[BEGIN Available records]

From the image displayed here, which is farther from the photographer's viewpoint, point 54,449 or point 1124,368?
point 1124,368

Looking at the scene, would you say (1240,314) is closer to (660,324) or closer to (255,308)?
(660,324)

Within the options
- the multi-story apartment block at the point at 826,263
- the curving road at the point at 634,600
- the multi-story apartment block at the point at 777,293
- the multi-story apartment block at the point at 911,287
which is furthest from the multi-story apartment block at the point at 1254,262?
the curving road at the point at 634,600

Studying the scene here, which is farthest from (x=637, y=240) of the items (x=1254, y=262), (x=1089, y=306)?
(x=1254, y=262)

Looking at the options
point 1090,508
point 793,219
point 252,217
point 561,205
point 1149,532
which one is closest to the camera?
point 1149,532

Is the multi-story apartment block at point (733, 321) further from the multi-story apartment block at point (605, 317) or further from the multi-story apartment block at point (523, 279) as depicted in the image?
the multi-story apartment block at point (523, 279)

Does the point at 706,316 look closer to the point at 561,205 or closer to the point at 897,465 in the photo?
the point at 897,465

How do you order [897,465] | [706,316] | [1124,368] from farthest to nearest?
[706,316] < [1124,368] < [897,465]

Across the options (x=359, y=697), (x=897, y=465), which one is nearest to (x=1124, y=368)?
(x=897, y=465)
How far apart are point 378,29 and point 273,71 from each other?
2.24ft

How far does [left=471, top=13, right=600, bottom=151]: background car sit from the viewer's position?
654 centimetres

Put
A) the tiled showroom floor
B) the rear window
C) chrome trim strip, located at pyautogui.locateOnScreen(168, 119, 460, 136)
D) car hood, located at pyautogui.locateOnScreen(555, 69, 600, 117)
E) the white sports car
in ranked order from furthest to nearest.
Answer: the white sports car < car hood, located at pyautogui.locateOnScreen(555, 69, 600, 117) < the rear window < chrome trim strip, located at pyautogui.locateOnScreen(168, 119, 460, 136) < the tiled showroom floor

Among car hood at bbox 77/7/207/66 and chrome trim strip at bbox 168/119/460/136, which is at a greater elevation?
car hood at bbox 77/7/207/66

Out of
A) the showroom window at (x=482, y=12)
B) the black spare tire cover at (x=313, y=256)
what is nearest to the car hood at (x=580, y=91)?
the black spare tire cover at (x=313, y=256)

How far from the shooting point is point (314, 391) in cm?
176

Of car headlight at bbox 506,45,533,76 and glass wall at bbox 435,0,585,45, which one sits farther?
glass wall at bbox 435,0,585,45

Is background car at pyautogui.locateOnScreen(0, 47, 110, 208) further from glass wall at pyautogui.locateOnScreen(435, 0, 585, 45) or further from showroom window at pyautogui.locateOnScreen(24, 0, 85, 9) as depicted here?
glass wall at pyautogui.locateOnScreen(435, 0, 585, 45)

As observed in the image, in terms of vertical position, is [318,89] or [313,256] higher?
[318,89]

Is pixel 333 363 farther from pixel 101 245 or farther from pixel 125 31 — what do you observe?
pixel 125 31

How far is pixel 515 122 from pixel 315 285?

[END Available records]

→ **Exercise**
Word for word, quote the lines from the line containing "How far from" through the end of the material, both included, and nothing else.

→ **Task response**
How far from the shooting point is point (314, 391) in cm?
176

Of car headlight at bbox 506,45,533,76 and glass wall at bbox 435,0,585,45, which one sits farther?
glass wall at bbox 435,0,585,45

Is background car at pyautogui.locateOnScreen(0, 47, 110, 208) further from glass wall at pyautogui.locateOnScreen(435, 0, 585, 45) or further from showroom window at pyautogui.locateOnScreen(24, 0, 85, 9) as depicted here?
glass wall at pyautogui.locateOnScreen(435, 0, 585, 45)

As observed in the image, in terms of vertical position, is [318,89] or [313,256] higher?
[318,89]

Is pixel 333 363 farther from pixel 101 245 or farther from pixel 125 31 — what do you observe?
pixel 125 31

How far is pixel 515 122 from pixel 315 285?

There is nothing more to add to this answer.